Request a Callback: Travelers could connect with the AerTrip Holidays team to refine and execute their plans.
Visa Guidance: A “Know More” link before the itinerary to redirect users to the visa page, adding value while connecting them to relevant services.
Smart Destination Guide Integrations:
How to Get There: A single click on “Book Now” used traveler count, source/destination, and dates to redirect users seamlessly to the flights page.
Where to Stay: Hotels followed a similar workflow, linking directly to hotels page.
Testing & Iteration
As an MVP, speed was critical. Formal usability testing with travelers wasn’t feasible, so I relied on rapid feedback loops with stakeholders and engineers, updating screens and queries every few days. What we didn’t validate with users upfront, we compensated for with tight collaboration, adaptability, and an eye on the future, ensuring that the product was launch-ready and prepared to evolve once in the hands of real travelers.
Insights & Impact
Design Trade-offs & Future Vision
During the MVP design, we made decisions that balanced short-term goals with long-term vision:
Daily Activity Level Slider
We shipped a slider that let users set their preferred daily activity level, from 4 to 12 hours. During testing, I realized it had little impact on the generated itineraries, which could confuse users if their choices didn’t reflect in the results. However, stakeholders decided to keep it as it gave travelers a sense of control and acted as a placeholder for future refinement.

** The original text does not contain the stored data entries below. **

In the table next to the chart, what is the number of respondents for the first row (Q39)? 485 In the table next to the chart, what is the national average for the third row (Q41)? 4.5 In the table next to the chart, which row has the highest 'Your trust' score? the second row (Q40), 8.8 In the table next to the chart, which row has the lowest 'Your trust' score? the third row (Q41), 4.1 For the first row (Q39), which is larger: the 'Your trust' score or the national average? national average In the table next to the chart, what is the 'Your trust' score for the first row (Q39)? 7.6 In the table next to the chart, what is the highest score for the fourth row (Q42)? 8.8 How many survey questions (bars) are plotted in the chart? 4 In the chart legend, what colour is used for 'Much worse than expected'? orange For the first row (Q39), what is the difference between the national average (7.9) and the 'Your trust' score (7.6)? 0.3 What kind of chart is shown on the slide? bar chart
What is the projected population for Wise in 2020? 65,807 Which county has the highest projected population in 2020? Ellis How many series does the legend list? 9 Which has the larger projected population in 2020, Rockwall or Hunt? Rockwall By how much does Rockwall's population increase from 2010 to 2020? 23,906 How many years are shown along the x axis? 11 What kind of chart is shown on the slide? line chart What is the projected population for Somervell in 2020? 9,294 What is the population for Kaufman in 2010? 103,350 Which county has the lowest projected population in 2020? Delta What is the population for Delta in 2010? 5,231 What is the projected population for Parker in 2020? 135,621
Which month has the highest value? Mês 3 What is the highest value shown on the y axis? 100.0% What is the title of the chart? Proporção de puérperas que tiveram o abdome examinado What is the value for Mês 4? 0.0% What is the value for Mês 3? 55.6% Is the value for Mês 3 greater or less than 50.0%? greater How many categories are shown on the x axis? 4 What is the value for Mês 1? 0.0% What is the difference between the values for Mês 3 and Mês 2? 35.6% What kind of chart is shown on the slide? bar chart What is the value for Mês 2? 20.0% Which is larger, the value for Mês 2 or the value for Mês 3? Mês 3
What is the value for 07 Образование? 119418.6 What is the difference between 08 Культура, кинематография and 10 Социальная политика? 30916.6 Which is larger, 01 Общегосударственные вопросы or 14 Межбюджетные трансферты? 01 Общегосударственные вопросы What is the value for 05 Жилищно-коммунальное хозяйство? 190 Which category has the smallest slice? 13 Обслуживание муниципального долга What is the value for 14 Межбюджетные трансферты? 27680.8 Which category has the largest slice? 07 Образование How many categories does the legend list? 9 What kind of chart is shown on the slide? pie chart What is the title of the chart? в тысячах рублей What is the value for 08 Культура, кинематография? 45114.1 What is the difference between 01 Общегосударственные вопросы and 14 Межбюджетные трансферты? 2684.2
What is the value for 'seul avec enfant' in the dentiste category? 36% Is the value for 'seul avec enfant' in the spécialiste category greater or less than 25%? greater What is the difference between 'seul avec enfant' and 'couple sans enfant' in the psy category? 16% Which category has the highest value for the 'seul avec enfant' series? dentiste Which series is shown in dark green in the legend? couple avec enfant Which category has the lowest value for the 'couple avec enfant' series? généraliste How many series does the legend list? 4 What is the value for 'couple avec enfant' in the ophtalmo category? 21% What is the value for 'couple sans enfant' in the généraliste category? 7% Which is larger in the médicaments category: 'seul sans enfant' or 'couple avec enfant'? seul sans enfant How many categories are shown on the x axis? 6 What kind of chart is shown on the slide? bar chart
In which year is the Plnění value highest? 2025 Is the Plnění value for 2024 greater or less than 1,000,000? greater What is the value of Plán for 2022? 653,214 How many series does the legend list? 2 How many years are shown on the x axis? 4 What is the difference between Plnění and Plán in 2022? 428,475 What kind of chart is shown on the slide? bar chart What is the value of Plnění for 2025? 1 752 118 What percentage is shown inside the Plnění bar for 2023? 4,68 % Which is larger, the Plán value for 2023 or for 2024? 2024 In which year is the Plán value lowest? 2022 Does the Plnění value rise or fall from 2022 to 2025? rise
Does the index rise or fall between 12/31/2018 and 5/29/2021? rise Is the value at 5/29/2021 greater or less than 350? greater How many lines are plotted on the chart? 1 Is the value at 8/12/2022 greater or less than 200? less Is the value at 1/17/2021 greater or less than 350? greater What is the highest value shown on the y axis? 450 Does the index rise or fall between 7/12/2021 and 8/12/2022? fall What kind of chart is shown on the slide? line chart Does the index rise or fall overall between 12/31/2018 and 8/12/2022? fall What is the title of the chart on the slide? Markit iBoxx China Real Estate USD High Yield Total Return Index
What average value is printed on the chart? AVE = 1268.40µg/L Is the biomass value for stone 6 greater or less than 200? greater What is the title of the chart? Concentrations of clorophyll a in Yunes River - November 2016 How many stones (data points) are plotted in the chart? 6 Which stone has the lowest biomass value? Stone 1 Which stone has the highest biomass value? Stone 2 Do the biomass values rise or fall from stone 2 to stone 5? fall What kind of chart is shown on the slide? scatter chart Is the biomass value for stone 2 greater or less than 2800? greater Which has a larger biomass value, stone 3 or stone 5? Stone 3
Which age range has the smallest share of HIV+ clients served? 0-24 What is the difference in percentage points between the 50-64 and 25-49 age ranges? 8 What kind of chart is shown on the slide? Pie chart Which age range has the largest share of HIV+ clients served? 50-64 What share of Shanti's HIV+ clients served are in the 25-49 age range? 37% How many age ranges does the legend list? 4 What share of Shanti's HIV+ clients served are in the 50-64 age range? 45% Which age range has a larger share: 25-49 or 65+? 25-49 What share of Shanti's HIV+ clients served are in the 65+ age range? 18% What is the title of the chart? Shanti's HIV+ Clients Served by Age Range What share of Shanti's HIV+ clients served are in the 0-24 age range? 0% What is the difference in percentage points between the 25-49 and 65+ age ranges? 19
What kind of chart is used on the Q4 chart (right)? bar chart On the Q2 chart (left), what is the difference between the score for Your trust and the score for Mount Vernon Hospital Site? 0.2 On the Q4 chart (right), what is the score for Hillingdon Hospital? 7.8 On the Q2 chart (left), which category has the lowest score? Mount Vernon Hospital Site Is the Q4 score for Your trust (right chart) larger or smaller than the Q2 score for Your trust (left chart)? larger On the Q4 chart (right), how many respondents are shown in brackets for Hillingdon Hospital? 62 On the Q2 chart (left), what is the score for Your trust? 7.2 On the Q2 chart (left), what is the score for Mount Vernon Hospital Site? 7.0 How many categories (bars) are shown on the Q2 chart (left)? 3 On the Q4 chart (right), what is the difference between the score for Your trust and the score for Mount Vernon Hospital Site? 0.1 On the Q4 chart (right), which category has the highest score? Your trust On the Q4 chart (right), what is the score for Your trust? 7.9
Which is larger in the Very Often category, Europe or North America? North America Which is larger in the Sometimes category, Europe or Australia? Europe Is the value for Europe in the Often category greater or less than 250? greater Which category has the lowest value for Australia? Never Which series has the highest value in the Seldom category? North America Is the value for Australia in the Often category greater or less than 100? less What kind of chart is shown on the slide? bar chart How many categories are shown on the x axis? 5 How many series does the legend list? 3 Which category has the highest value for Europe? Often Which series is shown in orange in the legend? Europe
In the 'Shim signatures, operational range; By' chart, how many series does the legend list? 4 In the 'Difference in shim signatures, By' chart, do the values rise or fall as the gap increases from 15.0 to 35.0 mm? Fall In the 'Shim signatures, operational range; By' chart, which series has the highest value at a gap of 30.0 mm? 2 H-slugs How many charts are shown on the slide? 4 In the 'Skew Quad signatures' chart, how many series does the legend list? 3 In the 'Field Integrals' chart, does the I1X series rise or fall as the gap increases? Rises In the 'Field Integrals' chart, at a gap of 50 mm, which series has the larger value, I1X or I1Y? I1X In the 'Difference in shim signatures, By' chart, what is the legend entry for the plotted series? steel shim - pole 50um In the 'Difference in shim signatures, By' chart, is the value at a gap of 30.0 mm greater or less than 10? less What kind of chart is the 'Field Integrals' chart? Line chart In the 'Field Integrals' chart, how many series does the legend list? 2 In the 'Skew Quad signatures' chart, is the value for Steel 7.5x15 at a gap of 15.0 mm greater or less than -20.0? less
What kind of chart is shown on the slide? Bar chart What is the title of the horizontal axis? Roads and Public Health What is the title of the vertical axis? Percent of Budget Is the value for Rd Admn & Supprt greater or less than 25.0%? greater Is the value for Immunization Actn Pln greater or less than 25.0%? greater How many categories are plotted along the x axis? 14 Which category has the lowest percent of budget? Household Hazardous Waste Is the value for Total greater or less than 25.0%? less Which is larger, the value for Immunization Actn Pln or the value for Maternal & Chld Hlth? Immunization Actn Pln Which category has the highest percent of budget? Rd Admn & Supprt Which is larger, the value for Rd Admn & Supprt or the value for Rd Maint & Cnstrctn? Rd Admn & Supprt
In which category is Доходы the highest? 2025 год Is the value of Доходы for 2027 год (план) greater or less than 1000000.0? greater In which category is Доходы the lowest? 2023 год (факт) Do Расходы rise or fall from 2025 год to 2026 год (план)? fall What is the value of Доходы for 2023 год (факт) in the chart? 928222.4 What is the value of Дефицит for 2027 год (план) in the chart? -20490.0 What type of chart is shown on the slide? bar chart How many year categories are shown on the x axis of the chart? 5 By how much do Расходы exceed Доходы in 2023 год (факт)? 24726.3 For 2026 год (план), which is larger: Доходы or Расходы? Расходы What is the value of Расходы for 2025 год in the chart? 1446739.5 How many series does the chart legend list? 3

Visual Enrichment with Photos
I envisioned itineraries as more than text, proposing photo carousels of key attractions to make them visually engaging. Though time constraints kept it out of the MVP, I was thrilled to see the team later bring this idea to life exactly as I had envisioned.
Product Impact
Scalable backend design helped engineers edit / remove / update dynamic queries.
The JSON-based prompt responses made it easier for developers to map it onto the UI easily.
Stakeholders saw how AI could solve a real travel-planning pain point in a structured, scalable way.
A unique product that combined itinerary generation with contextual recommendations, something the competitors lacked at that time.
Limitations & Learnings
No real user testing before launch, as speed-to-market was the top priority.
MVP didn’t cover budgeting, scams, or hyperlocal recommendations, we marked it for future versions.
Designing for AI products isn’t just about the UI, it also requires engineering-aware design decisions (like structured prompts).
In rapid MVPs, collaboration and continuous feedback can sometimes serve as effective alternatives for user validation.
Success lies in balance, keeping MVPs focused and shippable, and leaving room for future growth.
🌱 My Reflection
This project taught me how to blend design, AI, and engineering thinking to create something new. It sharpened my ability to not only craft interfaces but also solve complex technical challenges like dynamic AI prompts and structure AI responses.